SCA Secretary-General Zahi Hawass says the new visitor's path created at the complex is an attempt to guide tourists round the site in an orderly direction. The path starts at the temple's original entrance gate and goes right through to the other side, which overlooks the Nile.
In collaboration with the governor of Qena, Hawass added, the garden neighbouring the temple was added to the site management plan, and a restoration laboratory has been built along with extra facilities and services. An open-air museum displaying objects and blocks discovered on the site has also been set up within the area, and new lighting and security systems have been installed.
The history of Dendara Temple is the stuff of legend. It was known in ancient times as the Castle of the Sistrum or Per Hathor -- literally "House of Hathor", the goddess of love, joy and beauty. According to early inscriptions, a structure was erected to the cult of Hathor at Dendara during the reign of the Old-Kingdom king Khufu (2547-2524 BC. Inscriptions in a later temple at Dendara also mention that King Pepi I of the Sixth Dynasty (2343-2297 BC) constructed a temple on the site. Later additions and modifications to the temple of Hathor were undertaken by several rulers of the New Kingdom (ca. 1549-1069 BC), including Tuthmosis III, Tuthmosis IV and Amenhotep III as well as Ramses II and III.
The temple we see today was built on the ruins of the old temple during the late Ptolemaic period. Ptolemy XII Auletes (father of Cleopatra VII), whose name is found in the crypts, is associated with the foundation of the temple. During the Late Period and Graeco-Roman period several hypostyle halls, columns, kiosks and birth houses were added to the temple area by Nectanebo I, Ptolemy VI, Ptolemy X, and Ptolemy XI as well as by the Roman emperors Augustus, Tiberius and Nero.

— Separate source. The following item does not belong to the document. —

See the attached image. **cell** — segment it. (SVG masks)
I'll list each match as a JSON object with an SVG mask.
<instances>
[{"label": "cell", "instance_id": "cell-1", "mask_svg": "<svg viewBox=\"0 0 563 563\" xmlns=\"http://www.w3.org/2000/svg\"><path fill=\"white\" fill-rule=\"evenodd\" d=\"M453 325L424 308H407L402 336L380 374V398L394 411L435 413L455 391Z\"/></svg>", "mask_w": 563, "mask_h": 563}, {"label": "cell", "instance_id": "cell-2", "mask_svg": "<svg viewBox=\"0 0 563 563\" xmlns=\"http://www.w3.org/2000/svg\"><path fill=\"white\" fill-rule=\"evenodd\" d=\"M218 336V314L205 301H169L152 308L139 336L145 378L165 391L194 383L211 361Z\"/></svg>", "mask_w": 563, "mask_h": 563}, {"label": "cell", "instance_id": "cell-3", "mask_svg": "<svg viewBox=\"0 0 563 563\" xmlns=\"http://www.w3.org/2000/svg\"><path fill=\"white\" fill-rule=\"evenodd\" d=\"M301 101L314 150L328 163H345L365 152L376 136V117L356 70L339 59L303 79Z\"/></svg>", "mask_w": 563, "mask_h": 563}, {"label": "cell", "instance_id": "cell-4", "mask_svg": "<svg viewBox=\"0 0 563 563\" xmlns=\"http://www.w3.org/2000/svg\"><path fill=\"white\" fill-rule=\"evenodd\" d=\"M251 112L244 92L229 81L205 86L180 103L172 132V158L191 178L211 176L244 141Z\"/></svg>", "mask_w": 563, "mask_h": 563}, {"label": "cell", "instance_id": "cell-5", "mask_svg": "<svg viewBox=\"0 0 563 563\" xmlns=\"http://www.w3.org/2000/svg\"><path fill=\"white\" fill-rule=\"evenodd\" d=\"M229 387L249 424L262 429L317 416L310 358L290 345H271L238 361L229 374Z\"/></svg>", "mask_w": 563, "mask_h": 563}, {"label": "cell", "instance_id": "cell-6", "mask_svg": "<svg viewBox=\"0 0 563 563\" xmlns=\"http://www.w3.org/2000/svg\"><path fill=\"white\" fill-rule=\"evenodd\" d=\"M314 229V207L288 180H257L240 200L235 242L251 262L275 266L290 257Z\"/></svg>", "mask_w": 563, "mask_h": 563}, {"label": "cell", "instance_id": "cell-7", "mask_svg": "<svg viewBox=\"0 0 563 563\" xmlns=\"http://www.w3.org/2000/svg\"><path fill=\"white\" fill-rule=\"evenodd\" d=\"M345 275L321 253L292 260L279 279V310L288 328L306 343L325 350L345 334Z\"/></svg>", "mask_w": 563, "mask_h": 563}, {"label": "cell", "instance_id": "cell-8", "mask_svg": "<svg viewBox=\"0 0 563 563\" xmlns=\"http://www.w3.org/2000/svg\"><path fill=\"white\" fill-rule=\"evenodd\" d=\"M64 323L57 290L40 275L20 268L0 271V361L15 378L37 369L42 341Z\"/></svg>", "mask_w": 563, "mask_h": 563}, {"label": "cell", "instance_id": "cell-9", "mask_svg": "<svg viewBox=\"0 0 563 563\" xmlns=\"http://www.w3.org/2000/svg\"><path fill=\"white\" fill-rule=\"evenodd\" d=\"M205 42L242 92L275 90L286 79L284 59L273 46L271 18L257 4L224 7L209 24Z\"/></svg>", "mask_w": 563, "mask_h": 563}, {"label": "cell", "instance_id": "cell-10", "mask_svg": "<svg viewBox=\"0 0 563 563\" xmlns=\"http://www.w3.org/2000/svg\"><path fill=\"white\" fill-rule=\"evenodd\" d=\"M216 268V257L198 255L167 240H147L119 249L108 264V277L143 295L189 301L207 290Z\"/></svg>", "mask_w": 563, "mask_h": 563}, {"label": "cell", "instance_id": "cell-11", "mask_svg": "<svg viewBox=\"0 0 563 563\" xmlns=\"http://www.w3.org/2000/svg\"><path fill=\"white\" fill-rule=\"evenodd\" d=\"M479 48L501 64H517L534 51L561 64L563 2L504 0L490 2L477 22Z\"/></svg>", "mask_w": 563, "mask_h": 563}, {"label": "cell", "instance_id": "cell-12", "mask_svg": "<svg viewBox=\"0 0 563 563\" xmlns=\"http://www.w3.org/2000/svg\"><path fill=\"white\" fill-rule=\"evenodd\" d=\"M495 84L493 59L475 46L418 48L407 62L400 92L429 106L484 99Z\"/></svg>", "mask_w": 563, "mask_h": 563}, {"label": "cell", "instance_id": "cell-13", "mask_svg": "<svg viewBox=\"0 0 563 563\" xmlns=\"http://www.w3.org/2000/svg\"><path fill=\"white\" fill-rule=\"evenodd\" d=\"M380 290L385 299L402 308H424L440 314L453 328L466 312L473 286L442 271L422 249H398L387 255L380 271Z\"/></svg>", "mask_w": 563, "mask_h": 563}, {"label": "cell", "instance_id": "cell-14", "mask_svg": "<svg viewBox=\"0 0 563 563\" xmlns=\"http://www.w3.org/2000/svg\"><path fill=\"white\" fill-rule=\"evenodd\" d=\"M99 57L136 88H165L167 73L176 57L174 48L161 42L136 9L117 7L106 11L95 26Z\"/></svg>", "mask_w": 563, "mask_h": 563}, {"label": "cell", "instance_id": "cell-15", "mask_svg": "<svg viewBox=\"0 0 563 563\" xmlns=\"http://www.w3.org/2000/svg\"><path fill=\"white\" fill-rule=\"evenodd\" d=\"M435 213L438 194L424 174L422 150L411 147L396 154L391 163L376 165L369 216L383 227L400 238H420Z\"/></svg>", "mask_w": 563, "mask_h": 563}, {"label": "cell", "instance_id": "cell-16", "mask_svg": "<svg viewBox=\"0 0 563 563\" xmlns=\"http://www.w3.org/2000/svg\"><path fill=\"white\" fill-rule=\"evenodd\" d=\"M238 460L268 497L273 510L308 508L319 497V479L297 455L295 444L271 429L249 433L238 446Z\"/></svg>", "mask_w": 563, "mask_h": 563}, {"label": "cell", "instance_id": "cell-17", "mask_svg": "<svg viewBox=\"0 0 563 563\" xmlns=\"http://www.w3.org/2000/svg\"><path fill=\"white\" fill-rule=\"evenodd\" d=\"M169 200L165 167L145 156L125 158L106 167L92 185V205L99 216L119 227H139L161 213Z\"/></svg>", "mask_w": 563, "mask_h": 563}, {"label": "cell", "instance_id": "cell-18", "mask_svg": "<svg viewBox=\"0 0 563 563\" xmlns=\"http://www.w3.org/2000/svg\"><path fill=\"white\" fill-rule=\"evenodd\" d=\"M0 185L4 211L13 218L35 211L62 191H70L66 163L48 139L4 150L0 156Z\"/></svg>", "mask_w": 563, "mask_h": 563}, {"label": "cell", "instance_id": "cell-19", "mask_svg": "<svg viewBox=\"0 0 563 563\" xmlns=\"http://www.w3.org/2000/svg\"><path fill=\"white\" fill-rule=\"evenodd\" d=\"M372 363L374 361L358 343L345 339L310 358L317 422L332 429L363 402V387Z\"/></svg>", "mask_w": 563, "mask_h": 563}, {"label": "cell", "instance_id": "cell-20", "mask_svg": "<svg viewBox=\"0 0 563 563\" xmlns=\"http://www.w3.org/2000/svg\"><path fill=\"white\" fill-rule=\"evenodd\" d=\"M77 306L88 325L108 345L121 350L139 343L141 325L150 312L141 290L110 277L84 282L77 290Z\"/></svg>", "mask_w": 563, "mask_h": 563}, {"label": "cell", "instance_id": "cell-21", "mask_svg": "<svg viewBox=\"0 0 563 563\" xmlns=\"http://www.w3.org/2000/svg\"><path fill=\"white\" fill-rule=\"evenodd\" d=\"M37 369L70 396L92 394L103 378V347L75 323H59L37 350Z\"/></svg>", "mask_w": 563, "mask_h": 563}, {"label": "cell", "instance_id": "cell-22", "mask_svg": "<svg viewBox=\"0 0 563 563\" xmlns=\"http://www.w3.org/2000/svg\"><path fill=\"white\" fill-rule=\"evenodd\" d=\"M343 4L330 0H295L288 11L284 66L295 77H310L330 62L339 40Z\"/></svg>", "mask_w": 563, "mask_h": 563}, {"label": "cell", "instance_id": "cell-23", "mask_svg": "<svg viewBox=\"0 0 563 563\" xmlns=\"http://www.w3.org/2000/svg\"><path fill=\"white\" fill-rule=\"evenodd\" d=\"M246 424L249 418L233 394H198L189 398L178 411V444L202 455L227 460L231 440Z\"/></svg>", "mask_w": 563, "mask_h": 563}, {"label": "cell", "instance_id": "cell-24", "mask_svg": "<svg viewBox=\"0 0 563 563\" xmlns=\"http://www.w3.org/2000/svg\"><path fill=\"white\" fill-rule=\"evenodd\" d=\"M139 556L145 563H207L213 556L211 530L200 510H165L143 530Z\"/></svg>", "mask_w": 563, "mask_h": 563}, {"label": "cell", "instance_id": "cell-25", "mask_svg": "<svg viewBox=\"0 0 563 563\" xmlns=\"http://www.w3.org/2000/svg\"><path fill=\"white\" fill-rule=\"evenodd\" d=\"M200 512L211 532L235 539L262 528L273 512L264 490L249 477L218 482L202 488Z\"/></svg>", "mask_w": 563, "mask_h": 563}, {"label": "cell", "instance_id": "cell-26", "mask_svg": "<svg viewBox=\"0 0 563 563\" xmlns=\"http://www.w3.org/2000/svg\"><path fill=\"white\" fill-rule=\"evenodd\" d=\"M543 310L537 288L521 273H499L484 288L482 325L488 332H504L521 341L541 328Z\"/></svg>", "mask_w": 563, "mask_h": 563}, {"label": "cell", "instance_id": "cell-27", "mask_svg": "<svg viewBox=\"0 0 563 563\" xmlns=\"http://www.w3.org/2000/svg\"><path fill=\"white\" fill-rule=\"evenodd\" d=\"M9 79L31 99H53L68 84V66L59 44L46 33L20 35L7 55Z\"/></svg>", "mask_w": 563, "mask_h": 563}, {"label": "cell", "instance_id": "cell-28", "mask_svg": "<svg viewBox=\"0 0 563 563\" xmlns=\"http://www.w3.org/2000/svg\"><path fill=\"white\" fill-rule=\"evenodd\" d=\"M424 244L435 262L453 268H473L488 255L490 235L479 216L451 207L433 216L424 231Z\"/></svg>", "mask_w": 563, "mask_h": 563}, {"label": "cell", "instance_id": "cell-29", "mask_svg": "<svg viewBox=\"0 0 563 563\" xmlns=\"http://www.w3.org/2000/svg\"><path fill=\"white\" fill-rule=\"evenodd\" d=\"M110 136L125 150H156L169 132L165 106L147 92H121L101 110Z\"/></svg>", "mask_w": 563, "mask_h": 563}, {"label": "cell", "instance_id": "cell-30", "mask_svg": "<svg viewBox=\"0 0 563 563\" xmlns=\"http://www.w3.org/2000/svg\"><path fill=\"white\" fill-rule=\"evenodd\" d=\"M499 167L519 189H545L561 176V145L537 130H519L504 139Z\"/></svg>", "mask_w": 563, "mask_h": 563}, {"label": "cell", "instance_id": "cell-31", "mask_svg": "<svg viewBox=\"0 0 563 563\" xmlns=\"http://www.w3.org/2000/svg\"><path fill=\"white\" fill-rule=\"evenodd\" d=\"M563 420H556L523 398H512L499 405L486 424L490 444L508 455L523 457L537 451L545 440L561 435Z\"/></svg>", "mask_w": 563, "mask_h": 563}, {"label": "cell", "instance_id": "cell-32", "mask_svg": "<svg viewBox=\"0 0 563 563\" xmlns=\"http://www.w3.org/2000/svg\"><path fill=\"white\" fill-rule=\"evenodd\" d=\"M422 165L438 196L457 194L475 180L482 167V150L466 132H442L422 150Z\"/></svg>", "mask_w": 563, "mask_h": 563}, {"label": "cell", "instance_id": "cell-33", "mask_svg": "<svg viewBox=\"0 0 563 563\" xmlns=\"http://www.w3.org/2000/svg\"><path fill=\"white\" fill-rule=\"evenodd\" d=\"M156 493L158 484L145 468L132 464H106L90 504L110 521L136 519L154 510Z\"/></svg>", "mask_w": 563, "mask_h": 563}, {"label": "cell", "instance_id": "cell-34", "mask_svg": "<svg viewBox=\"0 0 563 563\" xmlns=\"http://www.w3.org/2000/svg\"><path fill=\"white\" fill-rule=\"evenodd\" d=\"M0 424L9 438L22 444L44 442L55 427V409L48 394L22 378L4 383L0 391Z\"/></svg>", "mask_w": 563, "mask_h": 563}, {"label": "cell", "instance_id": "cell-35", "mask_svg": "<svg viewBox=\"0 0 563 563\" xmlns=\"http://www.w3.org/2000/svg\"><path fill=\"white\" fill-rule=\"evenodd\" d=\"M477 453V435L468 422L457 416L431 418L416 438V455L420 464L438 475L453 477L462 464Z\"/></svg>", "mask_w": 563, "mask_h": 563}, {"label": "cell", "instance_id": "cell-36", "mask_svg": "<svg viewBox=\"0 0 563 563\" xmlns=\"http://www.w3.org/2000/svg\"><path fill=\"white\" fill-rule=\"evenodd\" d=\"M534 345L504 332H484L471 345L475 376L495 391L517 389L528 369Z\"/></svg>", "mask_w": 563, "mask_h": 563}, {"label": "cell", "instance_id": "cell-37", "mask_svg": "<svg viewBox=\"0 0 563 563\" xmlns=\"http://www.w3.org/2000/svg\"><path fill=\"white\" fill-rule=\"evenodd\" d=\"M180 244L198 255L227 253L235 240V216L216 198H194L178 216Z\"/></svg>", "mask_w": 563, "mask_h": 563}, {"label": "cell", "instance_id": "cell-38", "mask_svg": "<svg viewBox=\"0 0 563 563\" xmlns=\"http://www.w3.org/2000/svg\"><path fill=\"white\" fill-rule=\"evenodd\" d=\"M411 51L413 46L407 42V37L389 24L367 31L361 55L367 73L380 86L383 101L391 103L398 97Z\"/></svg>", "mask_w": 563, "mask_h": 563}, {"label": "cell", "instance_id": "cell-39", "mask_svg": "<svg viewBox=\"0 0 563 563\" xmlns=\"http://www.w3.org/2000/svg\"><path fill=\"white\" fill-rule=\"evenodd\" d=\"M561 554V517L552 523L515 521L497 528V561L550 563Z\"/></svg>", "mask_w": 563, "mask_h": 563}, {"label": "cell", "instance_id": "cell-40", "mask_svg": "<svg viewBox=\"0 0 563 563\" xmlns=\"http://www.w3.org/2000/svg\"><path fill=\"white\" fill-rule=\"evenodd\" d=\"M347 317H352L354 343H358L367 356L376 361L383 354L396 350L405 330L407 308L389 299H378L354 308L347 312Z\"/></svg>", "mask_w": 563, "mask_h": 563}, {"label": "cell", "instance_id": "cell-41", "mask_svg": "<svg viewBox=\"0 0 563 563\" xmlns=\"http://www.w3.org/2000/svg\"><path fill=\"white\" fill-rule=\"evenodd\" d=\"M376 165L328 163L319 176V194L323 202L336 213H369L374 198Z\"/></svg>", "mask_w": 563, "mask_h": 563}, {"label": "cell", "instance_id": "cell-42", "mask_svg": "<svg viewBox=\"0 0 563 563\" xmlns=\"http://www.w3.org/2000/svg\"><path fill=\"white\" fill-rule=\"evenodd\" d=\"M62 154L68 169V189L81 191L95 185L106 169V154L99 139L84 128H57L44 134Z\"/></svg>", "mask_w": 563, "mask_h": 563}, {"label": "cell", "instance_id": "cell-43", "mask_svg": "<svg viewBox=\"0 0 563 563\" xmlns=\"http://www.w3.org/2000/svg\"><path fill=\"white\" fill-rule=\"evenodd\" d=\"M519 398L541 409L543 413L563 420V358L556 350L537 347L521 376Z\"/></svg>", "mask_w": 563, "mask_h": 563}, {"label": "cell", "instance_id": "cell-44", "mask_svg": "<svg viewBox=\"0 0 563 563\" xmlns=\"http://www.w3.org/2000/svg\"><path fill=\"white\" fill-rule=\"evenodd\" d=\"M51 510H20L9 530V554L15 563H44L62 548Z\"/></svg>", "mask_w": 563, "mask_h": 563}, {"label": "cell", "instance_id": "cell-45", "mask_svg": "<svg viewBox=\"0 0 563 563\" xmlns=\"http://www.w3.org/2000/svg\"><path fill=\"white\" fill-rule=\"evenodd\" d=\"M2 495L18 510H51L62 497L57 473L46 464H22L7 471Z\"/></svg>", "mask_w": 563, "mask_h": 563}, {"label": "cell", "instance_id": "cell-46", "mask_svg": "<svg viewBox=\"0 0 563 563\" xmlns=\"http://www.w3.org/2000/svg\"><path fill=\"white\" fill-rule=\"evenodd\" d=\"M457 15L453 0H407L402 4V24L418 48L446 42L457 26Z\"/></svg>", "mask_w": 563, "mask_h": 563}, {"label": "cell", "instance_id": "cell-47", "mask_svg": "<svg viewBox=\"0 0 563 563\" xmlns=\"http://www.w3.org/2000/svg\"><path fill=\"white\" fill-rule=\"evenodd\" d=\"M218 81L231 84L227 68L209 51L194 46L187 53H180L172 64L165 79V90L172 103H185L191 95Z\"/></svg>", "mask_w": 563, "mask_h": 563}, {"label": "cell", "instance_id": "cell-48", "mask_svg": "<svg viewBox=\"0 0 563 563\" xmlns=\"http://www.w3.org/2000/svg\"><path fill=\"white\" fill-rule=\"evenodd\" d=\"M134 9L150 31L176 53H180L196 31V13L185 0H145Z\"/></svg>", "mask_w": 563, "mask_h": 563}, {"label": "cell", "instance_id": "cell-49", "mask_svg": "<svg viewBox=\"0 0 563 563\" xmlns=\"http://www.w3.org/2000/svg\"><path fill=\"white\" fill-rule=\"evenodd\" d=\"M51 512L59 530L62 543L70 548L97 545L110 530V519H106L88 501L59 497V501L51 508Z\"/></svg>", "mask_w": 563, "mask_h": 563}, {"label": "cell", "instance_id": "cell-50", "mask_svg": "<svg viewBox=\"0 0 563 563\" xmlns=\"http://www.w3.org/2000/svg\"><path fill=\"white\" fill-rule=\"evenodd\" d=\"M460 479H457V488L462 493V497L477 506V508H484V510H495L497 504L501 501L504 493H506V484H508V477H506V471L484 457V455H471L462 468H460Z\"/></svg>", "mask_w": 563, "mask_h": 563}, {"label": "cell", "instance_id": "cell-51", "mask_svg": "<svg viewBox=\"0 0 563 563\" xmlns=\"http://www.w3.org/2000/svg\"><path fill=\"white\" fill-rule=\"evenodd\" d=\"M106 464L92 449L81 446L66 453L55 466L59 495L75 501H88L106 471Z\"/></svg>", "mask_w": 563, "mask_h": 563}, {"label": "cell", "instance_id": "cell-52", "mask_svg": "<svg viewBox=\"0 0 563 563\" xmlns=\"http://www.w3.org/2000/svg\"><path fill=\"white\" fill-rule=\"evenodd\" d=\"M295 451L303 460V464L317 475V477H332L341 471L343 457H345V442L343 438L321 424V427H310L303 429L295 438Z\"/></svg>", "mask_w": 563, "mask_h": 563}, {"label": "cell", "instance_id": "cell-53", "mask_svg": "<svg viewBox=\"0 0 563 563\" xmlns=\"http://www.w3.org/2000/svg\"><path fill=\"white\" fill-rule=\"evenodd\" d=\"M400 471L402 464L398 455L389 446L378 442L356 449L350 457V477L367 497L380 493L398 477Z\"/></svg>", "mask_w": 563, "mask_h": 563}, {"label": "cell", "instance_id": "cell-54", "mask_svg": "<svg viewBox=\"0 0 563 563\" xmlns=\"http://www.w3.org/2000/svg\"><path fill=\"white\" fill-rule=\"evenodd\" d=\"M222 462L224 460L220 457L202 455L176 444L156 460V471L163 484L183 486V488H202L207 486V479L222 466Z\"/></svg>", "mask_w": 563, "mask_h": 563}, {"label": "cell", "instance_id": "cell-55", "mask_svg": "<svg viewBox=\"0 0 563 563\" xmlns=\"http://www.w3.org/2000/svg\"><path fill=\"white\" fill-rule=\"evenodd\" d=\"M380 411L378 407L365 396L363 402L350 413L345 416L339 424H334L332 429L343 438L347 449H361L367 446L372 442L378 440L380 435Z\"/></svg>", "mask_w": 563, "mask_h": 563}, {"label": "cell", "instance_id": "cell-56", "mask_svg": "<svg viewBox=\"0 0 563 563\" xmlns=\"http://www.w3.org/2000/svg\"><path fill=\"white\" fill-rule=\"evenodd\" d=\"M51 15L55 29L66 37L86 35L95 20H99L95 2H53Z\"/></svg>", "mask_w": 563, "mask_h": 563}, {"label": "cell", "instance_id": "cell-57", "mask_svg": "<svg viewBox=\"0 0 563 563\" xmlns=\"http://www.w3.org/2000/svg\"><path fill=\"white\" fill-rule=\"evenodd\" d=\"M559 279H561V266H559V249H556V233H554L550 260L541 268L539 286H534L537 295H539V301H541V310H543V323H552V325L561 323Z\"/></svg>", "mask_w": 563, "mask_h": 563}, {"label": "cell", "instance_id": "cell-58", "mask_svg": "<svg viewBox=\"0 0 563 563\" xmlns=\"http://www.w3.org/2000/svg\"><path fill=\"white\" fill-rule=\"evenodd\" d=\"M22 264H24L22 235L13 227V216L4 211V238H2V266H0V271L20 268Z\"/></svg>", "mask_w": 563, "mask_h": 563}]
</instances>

Among the most important and beautiful scenes on the temple walls are those on the ceiling of the hypostyle hall, which still retains much of its original colour. It is decorated with a chart of the heavens, including zodiac signs and a depiction of Nut, the goddess who swallowed the sun disk in the evening and gave birth to it again at dawn. The inner hypostyle hall, known as the "hall of appearances", is decorated with scenes that show the Pharaoh in foundation ceremonies related to the temple's construction.